**WHAT TO DO**
Identify all lines of the data containing the string "scan" and copy them.

**DATASET ENTRIES**
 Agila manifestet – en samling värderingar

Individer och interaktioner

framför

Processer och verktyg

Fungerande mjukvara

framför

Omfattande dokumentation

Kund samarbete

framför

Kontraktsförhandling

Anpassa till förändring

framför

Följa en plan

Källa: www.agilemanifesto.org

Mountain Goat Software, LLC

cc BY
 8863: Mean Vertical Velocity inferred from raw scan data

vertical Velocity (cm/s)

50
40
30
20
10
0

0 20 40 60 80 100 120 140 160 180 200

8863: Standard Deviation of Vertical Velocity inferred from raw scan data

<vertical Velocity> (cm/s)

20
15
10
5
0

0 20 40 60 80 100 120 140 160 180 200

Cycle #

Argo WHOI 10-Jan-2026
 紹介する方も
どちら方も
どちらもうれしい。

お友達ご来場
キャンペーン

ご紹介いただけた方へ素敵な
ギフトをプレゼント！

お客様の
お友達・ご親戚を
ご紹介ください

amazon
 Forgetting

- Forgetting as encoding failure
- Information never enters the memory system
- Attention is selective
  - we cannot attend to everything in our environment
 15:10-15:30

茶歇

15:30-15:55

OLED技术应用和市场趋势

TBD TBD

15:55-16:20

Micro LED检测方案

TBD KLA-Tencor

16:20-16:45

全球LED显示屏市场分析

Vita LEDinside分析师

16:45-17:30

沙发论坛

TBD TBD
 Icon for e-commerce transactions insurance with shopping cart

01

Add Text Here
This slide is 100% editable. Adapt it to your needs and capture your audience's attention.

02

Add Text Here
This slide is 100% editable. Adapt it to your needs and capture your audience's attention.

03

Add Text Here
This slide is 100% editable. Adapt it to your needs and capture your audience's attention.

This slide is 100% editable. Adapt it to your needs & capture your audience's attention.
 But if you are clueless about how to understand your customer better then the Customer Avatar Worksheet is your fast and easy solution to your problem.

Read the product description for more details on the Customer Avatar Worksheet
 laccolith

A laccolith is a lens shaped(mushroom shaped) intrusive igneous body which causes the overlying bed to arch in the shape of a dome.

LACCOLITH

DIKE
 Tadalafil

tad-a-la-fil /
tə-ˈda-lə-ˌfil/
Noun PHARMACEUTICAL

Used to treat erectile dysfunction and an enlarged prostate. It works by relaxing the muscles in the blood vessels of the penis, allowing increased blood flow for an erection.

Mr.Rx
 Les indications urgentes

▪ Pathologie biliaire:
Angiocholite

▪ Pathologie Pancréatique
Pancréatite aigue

**ANSWER FOR THE TASK**
 8863: Mean Vertical Velocity inferred from raw scan data
8863: Standard Deviation of Vertical Velocity inferred from raw scan data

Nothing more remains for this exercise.